Technology and innovation will be critical for China, India, and other emerging economies to reduce energy consumption and carbon emissions – and U.S. technology policy can help lead the way, say experts David Irvine-Halliday, Chen Wang, and Anuradda Ganesh.

Date & Time

Nov. 5, 2009
11:00am – 12:15pm

The Road to Copenhagen: Energy Solutions for Emerging Economies

Technology and innovation will be critical for China, India, and other emerging economies to reduce energy consumption and carbon emissions – and U.S. technology policy can help lead the way. New technologies such as solid state lighting systems, efficient nanocarbon materials and biomass energy offer hopeful prospects that can lead to equitable and sustainable development. On November 5, 2009, the Wilson Center on the Hill, along with the China Environment Forum, and Science and Technology Innovation Programs of the Wilson Center and the University of California at Santa Barbara co-hosted Senator Ron Wyden (D-OR) and three leading experts to discuss these contemporary issues. David Rejeski, director of the Science and Technology Innovation Program moderated the event.

Remarks by Senator Wyden and David Rejeski set the stage for presentations by the three experts. Senator Wyden suggested that nanotechnology can produce big dividends on some of the major issues of the day, including health care, energy and climate change. In health care, nanotechnology has the potential to open the door to better treatments at a lower cost. In the energy sector, it can both help the environment and put people to work. Senator Wyden cited the example of biomass energy technologies, which can be both environmentally responsible and have been a source of good paying jobs in his home state of Oregon. For these reasons, it is crucial that technological innovations move out of the laboratory and into production. The Senator commended the efforts of the Oregon Nanoscience and Microtechnologies Institute (ONAMI) for bringing technological innovation to industry. Rejeski added that while most Americans know very little or nothing about nanotechnology, it accounts for about $150 billion of the economy, and this number is rapidly increasing. Research is paying off in the form of commercializing important new battery technologies, fuel cells, and nanosensors.
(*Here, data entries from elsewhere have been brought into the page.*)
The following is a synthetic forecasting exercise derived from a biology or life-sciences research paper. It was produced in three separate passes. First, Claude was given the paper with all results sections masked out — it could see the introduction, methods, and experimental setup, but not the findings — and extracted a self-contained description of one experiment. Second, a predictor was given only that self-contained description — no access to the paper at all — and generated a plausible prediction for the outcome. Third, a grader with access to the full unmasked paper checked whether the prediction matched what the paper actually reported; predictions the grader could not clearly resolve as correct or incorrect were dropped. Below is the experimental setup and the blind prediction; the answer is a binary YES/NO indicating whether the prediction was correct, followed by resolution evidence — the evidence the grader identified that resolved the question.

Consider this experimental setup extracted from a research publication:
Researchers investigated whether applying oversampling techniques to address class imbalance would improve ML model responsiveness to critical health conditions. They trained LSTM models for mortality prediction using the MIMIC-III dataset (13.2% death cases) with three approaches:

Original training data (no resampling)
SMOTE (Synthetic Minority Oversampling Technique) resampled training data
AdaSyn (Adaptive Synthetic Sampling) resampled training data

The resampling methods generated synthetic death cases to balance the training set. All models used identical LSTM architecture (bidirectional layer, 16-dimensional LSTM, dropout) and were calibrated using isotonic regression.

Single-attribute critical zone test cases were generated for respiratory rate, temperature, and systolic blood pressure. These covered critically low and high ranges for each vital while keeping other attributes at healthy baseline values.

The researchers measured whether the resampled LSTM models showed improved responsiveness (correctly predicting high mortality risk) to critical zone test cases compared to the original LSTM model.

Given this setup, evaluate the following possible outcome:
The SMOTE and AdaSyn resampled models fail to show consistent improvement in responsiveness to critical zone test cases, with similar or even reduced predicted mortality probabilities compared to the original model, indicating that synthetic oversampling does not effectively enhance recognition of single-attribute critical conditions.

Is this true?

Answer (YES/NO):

Bringing cost-effective stand-alone LED systems to provide light for the developing world can bring educational and economic gains to those regions, according to David Irvine-Halliday, founder of Light Up the World and Professor at the University of Calgary. With their own battery pack and solar panels, these LED systems can bring reliable light to even the most remote villages. According to Irvine-Halliday, an average village in the developing world uses kerosene for lighting. If that kerosene system is replaced with a lifetime LED system, the village will more than save the cost of that system in an average of one year and also significantly reduce greenhouse gas emissions that year and into the future. In 1997, within two years of founding, the organization had demonstrated their first generation LED light project in Nepal. Since then, the technology has improved significantly, making the systems even more efficient and practical. If a cost-effective scalable business model could be found, this type of LED and solar panel technology could replace incandescent and CFL technologies in the developing world. For villages that currently have little or no lighting, this technology would allow them to "leapfrog" the current inefficient and costly alternatives for providing electrical service in a way similar to how cell phone technology was able to open up communications for villages too remote to get access through conventional land line technology.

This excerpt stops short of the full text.